Al heel lang behoorde de leng tot de vissen die ik graag wilde vangen in Noorwegen. Helaas het lukte maar niet en als je er bent moeten alle plaatjes maar net goed vallen. Je bent namelijk afhankelijk van heel veel factoren. De vis wordt net als de zeeduivel en de heilbot omgeven door een mist van onduidelijkheid. Je weet dat ze er zitten maar de kans om er echt eentje te vangen is gewoon klein. Er zijn maar een paar plekken in Noorwegen waar je er met grote kans op kan vissen. Vooral Tysil, in het Zuid-Oosten, staat bekend om de grote lengen die er ieder jaar gevangen worden. Er wordt dan op een grote diepte gevist ( 200 meter en meer)  en de vissen kunnen echt heel groot worden. Vissen van 30 kilo zijn geen uitzondering. Als aas kun je het allerbeste vis gebruiken al worden er ook wel lengen aan pilkers en gummimaks verschalkt.

Persoonlijk gaat er bijna niets boven natuurlijk aas uit de omgeving.
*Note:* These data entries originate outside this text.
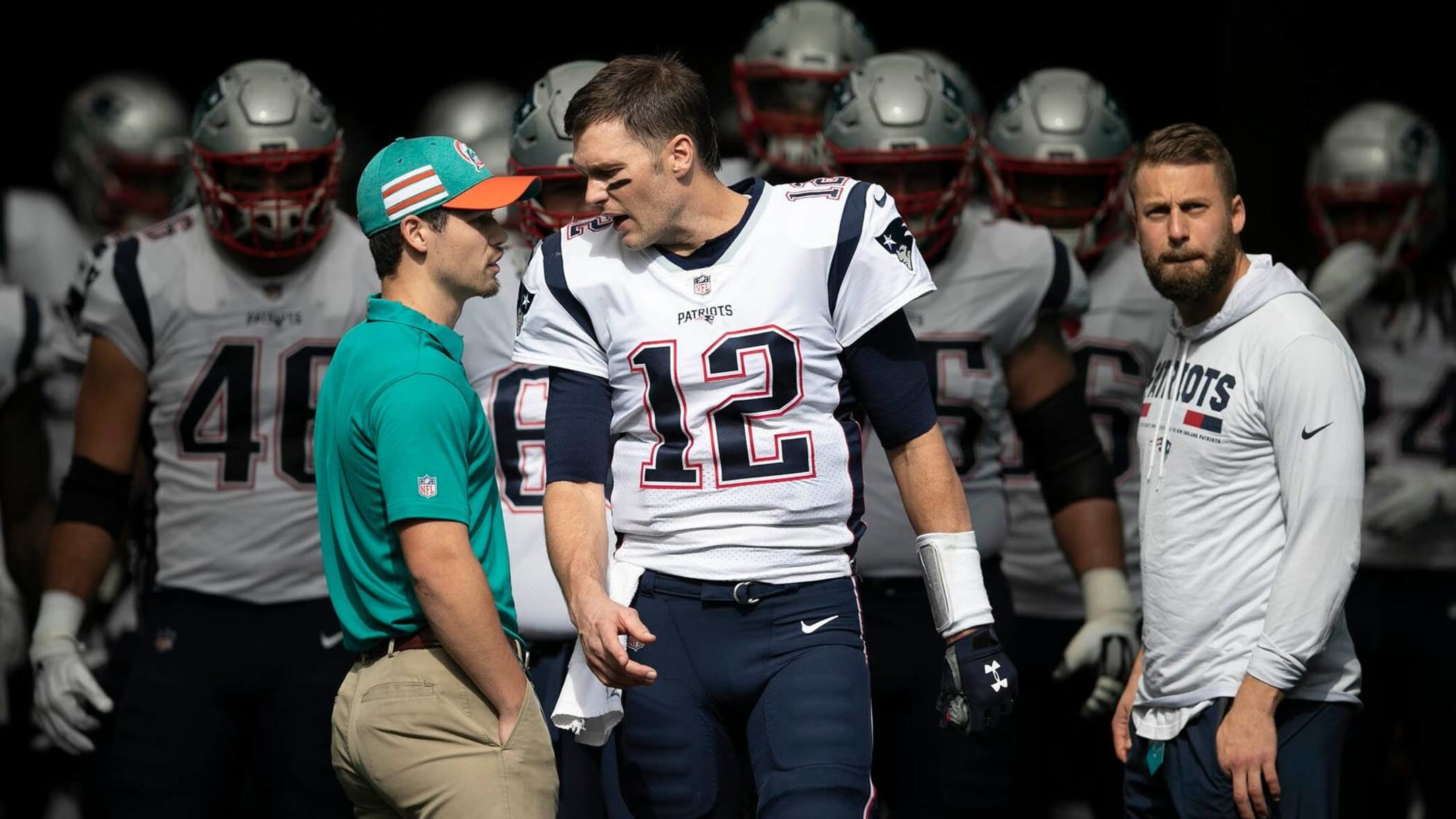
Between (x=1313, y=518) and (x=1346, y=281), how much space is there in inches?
93.5

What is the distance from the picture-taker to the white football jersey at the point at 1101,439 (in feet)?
16.6

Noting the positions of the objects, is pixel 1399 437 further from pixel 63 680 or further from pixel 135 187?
pixel 135 187

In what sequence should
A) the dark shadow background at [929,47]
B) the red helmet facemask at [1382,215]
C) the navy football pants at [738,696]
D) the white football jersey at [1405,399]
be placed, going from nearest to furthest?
the navy football pants at [738,696], the white football jersey at [1405,399], the red helmet facemask at [1382,215], the dark shadow background at [929,47]

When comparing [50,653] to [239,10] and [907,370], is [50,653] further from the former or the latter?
[239,10]

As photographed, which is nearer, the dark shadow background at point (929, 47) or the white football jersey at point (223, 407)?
the white football jersey at point (223, 407)

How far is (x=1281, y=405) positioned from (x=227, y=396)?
245 centimetres

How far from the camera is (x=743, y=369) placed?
3.27m

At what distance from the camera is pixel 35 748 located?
6.25m

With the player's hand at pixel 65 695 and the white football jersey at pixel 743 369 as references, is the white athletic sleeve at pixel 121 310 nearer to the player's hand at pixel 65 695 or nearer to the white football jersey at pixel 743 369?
the player's hand at pixel 65 695

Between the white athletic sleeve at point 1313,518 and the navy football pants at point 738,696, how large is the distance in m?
0.75

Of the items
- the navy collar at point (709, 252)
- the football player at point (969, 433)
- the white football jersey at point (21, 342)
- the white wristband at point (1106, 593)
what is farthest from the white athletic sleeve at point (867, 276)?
the white football jersey at point (21, 342)

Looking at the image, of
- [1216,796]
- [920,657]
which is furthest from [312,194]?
[1216,796]

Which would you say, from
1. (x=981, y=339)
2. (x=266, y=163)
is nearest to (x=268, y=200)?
(x=266, y=163)

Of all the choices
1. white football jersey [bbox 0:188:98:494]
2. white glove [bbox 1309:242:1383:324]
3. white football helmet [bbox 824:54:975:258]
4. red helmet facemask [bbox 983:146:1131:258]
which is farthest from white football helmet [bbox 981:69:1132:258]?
white football jersey [bbox 0:188:98:494]
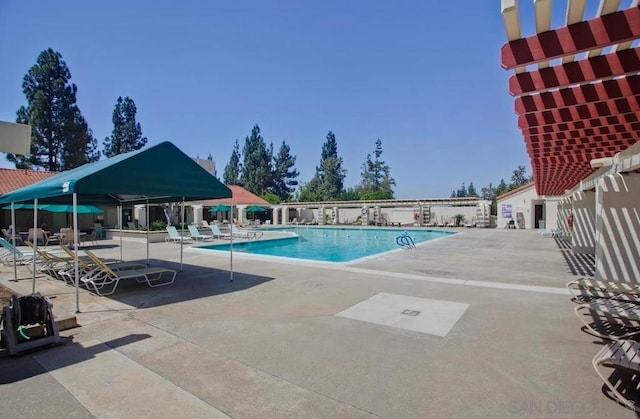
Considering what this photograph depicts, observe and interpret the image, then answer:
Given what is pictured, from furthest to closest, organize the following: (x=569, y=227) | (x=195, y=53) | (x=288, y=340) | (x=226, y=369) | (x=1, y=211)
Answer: (x=1, y=211) → (x=569, y=227) → (x=195, y=53) → (x=288, y=340) → (x=226, y=369)

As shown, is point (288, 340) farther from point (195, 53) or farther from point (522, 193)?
point (522, 193)

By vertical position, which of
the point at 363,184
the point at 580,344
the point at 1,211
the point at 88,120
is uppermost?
the point at 88,120

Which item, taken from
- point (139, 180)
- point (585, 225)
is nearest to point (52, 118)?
point (139, 180)

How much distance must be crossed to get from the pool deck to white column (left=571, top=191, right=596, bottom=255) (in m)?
7.05

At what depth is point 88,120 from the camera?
1351 inches

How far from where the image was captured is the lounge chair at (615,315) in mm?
4098

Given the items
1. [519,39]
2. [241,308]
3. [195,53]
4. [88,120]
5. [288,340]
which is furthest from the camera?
[88,120]

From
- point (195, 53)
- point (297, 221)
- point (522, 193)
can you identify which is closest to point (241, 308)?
point (195, 53)

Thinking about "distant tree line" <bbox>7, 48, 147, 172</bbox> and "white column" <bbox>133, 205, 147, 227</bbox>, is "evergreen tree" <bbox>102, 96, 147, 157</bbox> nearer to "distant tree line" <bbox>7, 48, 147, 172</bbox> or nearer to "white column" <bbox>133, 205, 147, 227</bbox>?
"distant tree line" <bbox>7, 48, 147, 172</bbox>

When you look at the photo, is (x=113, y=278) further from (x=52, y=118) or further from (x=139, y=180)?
(x=52, y=118)

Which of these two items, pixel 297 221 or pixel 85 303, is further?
pixel 297 221

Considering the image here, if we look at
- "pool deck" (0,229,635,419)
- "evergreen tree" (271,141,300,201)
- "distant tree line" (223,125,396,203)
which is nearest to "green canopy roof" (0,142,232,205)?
"pool deck" (0,229,635,419)

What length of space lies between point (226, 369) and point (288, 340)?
37.7 inches

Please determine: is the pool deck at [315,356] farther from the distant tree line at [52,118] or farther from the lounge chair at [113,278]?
the distant tree line at [52,118]
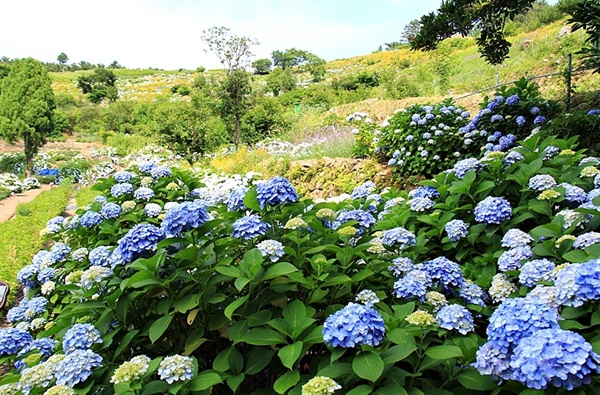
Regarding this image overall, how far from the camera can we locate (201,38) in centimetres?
1167

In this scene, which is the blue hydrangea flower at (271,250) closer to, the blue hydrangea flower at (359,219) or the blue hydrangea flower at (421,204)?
the blue hydrangea flower at (359,219)

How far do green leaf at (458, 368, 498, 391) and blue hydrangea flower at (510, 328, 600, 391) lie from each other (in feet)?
0.53

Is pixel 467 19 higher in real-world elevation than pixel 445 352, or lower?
higher

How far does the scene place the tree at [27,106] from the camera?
1555 centimetres

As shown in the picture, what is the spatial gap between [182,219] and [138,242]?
0.22m

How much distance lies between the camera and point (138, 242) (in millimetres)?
1412

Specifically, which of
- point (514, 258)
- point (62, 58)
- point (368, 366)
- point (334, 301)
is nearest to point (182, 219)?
point (334, 301)

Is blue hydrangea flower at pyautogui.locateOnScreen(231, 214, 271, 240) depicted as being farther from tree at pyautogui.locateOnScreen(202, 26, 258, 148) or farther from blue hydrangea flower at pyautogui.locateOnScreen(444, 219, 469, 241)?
tree at pyautogui.locateOnScreen(202, 26, 258, 148)

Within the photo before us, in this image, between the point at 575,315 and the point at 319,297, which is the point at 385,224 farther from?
the point at 575,315

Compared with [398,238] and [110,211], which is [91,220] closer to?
[110,211]

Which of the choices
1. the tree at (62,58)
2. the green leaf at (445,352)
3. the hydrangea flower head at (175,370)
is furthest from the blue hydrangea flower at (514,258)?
the tree at (62,58)

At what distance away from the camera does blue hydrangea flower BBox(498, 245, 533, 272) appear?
58.7 inches

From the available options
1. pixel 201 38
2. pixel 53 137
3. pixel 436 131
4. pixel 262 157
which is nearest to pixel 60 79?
pixel 53 137

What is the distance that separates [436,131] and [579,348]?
414 centimetres
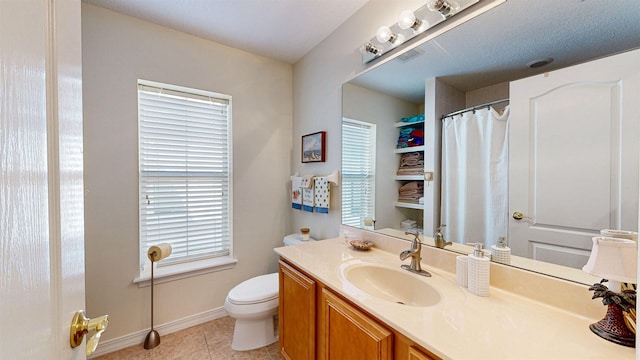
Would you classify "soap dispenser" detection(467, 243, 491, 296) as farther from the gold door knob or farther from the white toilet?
the white toilet

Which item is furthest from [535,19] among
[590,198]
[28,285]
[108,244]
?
[108,244]

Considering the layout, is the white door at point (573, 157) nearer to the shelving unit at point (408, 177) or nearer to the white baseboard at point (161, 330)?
the shelving unit at point (408, 177)

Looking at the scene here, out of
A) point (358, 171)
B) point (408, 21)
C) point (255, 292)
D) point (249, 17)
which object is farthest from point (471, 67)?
point (255, 292)

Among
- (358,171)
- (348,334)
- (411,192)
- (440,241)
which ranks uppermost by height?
(358,171)

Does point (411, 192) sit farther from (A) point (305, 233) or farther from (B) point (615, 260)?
(A) point (305, 233)

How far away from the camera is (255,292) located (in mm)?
1774

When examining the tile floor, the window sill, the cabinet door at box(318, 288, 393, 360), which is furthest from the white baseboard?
the cabinet door at box(318, 288, 393, 360)

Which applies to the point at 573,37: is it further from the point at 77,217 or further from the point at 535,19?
the point at 77,217

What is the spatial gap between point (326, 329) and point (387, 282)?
398mm

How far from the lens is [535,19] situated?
3.18 feet

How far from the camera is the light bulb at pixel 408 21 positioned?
1.34 metres

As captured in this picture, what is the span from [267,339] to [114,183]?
1.64m

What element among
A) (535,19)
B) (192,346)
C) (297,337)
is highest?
(535,19)

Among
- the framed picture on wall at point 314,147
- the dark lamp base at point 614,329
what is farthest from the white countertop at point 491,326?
the framed picture on wall at point 314,147
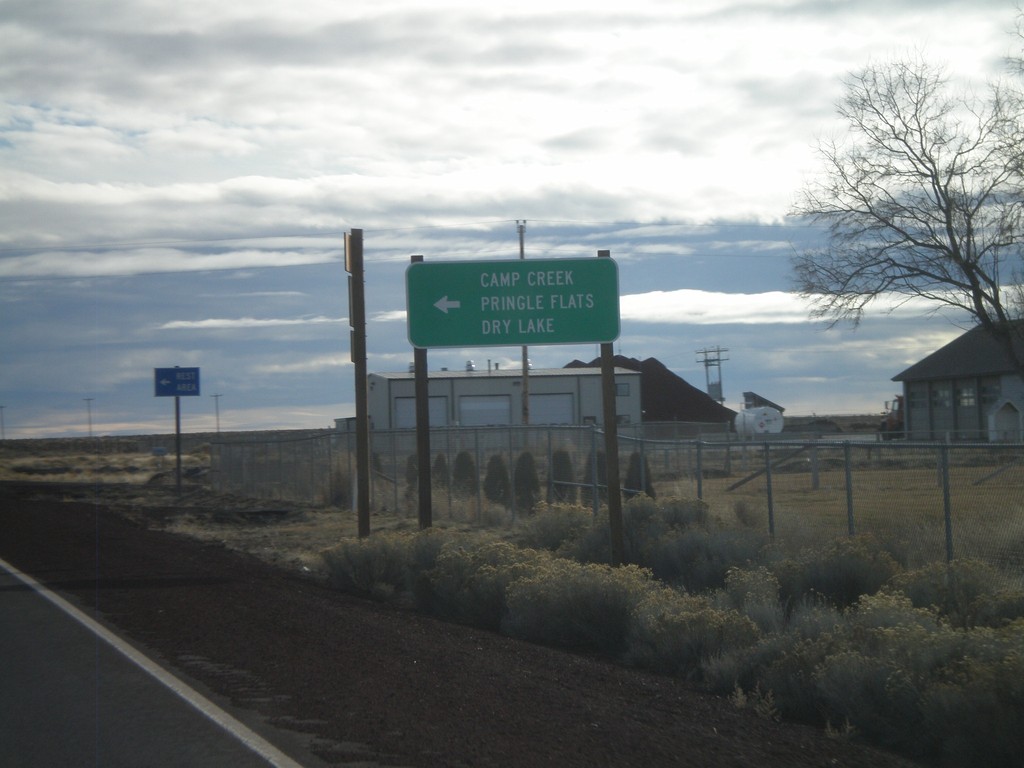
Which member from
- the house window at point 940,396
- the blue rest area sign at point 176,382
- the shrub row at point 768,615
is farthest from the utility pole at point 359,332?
the house window at point 940,396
Ik heb er nu verscheidene gevangen maar de grotere exemplaren vielen allemaal voor makreel, haring of een kleine kool of schelvis. De vissers met longliners gebruiken ook wel Calemares. De bek van deze prachtige roofvissen zitten boordevol met naaldachtige tanden. Niet zo groot als bij de zeeduivel maar genoeg om je vreselijk lelijk te bezeren. Elk jaar als ik in Noorwegen ben op de Lofoten en ik vis daar op superkoolvissen,dan kan ik het niet laten om ook een paar uur per dag op die giga diepten te vissen. Het blijft gewoon iedere keer weer een verrassing wat je eruit haalt. Je kunt echt van alles vangen op die diepte.